§ Exercise input
== Segment start ==
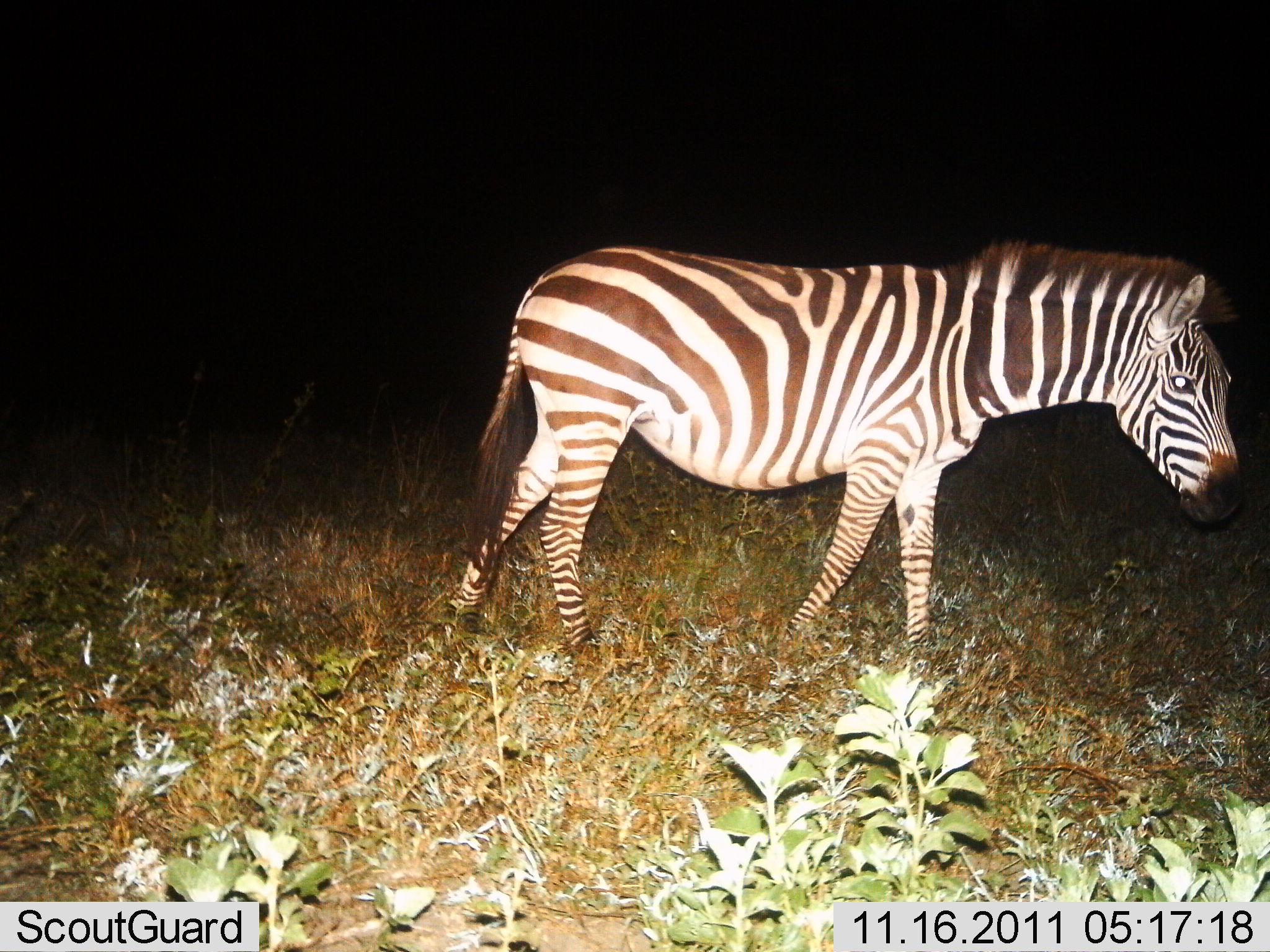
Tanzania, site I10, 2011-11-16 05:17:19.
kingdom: Animalia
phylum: Chordata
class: Mammalia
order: Perissodactyla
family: Equidae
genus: Equus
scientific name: Equus quagga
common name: plains zebra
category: zebra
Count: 1.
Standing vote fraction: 23%.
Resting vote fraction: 0%.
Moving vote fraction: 77%.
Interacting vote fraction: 0%.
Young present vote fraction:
== Segment end ==
Print only these lines, exactly: the one containing "scientific name: Equus quagga" and all after it to the end of the entries.

scientific name: Equus quagga
common name: plains zebra
category: zebra
Count: 1.
Standing vote fraction: 23%.
Resting vote fraction: 0%.
Moving vote fraction: 77%.
Interacting vote fraction: 0%.
Young present vote fraction:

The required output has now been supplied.